Excerpt provided
--- --- ---
Adjusting the Alpha coefficient is used to increase or decrease its lag and its smoothness.
Leader Exponential Moving Average
The Leader EMA was created by Giorgos E. Siligardos who created a Moving Average which was able to eliminate lag altogether whilst maintaining some smoothness. It was first described during his research paper "MACD Leader" where he applied this to the MACD to improve its signals and remove its lagging issue. This filter uses his leading MACD's "modified EMA" and can be used as a zero lag filter.
Linear Regression Value - LSMA ( Least Squares Moving Average )
LSMA as a Moving Average is based on plotting the end point of the linear regression line. It compares the current value to the prior value and a determination is made of a possible trend, eg. the linear regression line is pointing up or down.
Linear Weighted Moving Average - LWMA
LWMA reacts to price quicker than the SMA and EMA . Although it's similar to the Simple Moving Average , the difference is that a weight coefficient is multiplied to the price which means the most recent price has the highest weighting, and each prior price has progressively less weight. The weights drop in a linear fashion.
McGinley Dynamic
John McGinley created this Moving Average to track prices better than traditional Moving Averages. It does this by incorporating an automatic adjustment factor into its formula, which speeds (or slows) the indicator in trending, or ranging, markets.
McNicholl EMA
Dennis McNicholl developed this Moving Average to use as his center line for his "Better Bollinger Bands" indicator and was successful because it responded better to volatility changes over the standard SMA and managed to avoid common whipsaws.
Non-lag moving average
The Non Lag Moving average follows price closely and gives very quick signals as well as early signals of price change. As a standalone Moving Average, it should not be used on its own, but as an additional confluence tool for early signals.
Ocean NMA Moving Average - ONMAMA
Created by Jim Sloman, the NMA is a moving average that automatically adjusts to volatility without being programmed to do so. For more info, read his guide "Ocean Theory, an Introduction"
Parabolic Weighted Moving Average
The Parabolic Weighted Moving Average is a variation of the Linear Weighted Moving Average . The Linear Weighted Moving Average calculates the average by assigning different weights to each element in its calculation. The Parabolic Weighted Moving Average is a variation that allows weights to be changed to form a parabolic curve. It is done simply by using the Power parameter of this indicator.
Probability Density Function Moving Average - PDFMA
Probability density function based MA is a sort of weighted moving average that uses probability density function to calculate the weights. By its nature it is similar to a lot of digital filters.
--- --- ---
Complete the following
**A)** Copy the moving-average descriptions from "McNicholl EMA" up to and including "avoid common whipsaws.".
**B)** According to the moving-average descriptions, how do the weights drop in the Linear Weighted Moving Average?
The items play no part in this.

Given entries
--- --- ---
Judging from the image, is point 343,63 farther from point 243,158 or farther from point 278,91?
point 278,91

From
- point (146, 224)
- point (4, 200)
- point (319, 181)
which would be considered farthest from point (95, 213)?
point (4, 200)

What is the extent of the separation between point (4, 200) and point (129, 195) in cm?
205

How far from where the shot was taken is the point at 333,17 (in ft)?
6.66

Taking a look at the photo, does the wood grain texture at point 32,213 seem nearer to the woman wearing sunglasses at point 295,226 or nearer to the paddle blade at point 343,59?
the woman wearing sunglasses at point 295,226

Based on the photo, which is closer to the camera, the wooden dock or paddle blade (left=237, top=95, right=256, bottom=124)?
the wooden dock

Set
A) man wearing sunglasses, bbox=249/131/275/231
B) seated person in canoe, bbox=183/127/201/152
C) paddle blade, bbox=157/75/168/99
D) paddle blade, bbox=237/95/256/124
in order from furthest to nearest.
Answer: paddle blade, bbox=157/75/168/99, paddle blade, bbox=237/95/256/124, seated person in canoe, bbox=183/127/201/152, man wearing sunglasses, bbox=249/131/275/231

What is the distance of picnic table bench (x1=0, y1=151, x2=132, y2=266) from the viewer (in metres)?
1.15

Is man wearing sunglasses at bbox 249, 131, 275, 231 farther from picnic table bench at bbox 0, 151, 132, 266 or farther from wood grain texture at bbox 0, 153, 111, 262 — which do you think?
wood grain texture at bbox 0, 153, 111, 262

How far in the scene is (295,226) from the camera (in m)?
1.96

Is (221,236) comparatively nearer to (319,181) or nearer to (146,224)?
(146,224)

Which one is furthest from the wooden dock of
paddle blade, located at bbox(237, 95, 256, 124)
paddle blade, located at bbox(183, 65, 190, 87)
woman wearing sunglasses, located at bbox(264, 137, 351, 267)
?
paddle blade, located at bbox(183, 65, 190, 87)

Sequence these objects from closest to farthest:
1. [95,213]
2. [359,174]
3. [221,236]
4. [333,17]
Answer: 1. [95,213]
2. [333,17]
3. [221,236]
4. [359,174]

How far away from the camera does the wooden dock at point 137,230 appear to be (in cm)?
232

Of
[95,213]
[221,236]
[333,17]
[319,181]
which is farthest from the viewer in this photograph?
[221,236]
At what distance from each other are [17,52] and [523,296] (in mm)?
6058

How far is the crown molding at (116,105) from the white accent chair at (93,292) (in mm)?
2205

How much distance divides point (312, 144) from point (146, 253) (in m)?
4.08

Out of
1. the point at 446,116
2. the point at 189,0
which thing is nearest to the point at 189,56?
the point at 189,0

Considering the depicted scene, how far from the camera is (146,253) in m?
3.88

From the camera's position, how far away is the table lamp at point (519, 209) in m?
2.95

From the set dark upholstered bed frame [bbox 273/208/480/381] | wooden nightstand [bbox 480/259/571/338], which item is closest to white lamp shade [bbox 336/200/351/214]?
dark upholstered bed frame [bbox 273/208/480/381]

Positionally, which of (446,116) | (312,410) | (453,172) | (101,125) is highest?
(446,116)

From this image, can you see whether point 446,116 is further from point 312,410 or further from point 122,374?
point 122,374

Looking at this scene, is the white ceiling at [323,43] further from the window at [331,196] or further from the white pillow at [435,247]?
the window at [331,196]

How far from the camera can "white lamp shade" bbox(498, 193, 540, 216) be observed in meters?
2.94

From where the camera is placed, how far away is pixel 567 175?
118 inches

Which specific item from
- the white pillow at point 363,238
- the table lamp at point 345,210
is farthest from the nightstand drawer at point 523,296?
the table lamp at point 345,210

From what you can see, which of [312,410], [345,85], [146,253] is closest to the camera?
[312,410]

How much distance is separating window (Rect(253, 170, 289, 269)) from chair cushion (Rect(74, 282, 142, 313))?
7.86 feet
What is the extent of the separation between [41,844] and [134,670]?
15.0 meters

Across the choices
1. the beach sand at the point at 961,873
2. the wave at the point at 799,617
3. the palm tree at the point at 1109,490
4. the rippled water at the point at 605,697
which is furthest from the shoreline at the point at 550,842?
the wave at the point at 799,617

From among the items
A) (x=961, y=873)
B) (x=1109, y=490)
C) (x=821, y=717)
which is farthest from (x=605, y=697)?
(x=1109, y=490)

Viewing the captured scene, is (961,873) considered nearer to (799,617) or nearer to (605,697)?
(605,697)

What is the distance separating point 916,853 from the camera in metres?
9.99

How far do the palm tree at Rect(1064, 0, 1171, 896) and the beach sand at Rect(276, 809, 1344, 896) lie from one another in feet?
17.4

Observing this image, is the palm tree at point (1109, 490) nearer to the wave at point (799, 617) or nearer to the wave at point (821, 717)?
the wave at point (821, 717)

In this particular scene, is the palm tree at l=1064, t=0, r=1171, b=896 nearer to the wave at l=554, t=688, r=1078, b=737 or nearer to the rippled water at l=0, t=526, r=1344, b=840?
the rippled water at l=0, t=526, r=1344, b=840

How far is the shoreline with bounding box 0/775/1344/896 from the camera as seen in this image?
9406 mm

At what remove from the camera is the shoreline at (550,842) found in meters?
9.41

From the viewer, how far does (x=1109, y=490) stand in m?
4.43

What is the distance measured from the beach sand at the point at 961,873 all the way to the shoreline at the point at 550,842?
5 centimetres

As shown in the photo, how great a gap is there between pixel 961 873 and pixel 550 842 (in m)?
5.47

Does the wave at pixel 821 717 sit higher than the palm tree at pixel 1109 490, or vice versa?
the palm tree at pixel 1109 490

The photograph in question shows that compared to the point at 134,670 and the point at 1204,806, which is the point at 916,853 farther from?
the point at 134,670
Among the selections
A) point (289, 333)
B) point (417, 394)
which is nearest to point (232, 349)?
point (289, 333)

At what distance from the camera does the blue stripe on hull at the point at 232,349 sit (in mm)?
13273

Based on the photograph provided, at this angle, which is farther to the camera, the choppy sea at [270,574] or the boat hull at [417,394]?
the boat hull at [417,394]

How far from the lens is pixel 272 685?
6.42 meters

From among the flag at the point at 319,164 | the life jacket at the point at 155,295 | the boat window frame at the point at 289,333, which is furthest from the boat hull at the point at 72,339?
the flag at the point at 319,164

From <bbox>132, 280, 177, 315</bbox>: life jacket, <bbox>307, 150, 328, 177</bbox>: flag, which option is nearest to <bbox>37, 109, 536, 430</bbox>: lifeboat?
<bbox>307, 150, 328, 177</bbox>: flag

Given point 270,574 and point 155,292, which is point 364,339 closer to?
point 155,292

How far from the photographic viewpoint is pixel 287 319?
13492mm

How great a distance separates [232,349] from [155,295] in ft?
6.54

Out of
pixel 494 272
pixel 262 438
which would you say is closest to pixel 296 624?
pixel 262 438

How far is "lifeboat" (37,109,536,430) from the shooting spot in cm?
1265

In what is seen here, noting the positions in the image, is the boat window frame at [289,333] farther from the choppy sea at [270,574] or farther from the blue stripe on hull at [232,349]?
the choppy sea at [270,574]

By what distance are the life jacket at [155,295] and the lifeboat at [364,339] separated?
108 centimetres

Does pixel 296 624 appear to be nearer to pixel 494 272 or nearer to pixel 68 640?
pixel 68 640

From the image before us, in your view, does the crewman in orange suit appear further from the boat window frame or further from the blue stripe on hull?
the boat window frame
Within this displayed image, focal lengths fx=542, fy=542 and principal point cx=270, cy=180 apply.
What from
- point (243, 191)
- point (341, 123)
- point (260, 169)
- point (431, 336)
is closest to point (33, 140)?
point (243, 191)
--- --- ---
Answer set
**A)**
McNicholl EMA
Dennis McNicholl developed this Moving Average to use as his center line for his "Better Bollinger Bands" indicator and was successful because it responded better to volatility changes over the standard SMA and managed to avoid common whipsaws.

**B)** They drop in a linear fashion.